**WHAT IS REQUIRED**
Will you output, word for word, the stretch of lines below from the line containing "By your observation, is" through the final line?

Lines from a spatial question set:
- - - -

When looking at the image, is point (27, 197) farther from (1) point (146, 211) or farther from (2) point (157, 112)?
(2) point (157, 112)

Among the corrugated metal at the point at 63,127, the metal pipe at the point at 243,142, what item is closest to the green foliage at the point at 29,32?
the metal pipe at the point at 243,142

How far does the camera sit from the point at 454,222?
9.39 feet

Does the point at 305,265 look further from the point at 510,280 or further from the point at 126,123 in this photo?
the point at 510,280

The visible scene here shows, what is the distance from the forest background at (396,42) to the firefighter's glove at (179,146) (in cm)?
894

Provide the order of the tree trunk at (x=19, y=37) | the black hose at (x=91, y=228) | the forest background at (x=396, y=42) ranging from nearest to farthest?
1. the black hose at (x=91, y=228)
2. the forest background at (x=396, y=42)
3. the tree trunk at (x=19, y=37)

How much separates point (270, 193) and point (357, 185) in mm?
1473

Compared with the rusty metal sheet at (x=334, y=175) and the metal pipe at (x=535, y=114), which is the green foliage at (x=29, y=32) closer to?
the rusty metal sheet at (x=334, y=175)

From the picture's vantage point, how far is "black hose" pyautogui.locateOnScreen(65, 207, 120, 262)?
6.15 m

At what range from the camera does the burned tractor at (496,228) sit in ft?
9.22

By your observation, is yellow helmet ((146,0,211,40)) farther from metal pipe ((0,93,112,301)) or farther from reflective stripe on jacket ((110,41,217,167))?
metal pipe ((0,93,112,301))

- - - -

**ANSWER FOR THE TASK**
By your observation, is yellow helmet ((146,0,211,40)) farther from metal pipe ((0,93,112,301)) or farther from reflective stripe on jacket ((110,41,217,167))?
metal pipe ((0,93,112,301))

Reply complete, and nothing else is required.